Stated task: Find each line in the entries below that contains the word "separates", and copy every such line.

Records to process:

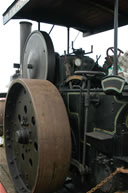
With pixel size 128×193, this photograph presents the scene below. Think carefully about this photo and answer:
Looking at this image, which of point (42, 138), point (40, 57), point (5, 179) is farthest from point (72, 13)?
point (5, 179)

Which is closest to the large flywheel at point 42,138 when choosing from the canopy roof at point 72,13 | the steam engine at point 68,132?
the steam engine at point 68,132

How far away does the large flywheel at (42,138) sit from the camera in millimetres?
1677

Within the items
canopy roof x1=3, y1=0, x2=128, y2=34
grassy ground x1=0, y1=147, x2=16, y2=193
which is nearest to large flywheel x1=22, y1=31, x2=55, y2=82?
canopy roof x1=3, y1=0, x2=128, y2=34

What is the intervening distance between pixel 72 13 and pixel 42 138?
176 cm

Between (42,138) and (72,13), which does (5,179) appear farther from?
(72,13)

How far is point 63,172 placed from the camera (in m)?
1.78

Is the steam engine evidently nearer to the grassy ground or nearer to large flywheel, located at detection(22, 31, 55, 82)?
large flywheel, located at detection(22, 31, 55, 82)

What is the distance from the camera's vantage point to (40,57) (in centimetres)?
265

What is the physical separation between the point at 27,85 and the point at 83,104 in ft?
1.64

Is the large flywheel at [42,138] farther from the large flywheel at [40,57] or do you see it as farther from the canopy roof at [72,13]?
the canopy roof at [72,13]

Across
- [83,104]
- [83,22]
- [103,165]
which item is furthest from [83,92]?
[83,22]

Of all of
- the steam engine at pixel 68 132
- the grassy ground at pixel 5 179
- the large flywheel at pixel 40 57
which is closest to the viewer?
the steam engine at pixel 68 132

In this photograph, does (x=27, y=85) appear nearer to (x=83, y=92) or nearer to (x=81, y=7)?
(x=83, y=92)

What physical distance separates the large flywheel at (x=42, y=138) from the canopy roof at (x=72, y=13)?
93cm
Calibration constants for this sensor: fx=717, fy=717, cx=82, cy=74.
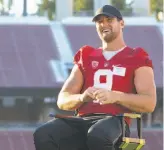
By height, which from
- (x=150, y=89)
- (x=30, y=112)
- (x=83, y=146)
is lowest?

...

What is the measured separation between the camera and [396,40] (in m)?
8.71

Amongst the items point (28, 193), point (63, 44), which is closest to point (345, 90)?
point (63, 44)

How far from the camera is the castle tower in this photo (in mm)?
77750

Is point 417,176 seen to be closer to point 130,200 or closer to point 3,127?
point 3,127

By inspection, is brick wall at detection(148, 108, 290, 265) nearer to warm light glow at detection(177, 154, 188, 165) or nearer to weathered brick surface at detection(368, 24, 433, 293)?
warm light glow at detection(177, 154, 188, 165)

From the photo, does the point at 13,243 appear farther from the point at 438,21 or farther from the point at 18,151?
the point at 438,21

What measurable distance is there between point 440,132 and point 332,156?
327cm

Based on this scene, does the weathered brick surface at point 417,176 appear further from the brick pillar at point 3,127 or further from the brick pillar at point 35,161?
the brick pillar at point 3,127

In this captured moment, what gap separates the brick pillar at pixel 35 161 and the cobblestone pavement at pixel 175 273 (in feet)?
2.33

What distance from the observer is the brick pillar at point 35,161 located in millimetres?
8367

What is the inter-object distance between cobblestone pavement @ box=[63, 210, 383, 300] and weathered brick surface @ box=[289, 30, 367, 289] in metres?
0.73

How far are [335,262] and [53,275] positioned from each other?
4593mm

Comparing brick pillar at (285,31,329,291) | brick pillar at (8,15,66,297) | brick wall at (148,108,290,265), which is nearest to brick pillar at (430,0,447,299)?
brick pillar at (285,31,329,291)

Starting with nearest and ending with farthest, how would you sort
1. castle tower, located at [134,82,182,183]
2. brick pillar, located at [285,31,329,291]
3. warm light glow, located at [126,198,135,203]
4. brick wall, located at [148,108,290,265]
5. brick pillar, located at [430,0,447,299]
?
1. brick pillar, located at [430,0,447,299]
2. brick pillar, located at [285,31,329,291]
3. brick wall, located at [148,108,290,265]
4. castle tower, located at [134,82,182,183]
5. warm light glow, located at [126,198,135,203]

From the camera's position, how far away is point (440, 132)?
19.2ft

* * *

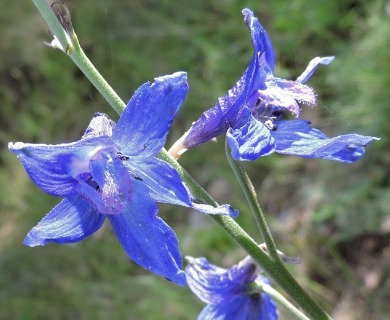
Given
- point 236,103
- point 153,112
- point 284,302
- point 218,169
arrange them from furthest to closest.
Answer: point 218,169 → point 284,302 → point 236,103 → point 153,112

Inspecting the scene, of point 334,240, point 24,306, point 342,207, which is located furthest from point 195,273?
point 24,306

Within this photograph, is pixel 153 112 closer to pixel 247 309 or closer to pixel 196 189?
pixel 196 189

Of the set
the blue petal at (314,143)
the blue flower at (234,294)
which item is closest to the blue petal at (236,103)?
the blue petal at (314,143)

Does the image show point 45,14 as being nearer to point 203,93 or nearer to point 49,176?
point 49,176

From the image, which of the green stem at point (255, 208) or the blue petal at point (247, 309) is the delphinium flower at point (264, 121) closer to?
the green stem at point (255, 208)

Solution:
What physical distance separates the large flywheel at (x=42, y=138) from the canopy roof at (x=72, y=13)?
In this captured moment, what gap separates the brick pillar at pixel 35 161 and the cobblestone pavement at pixel 175 273 (in feet)?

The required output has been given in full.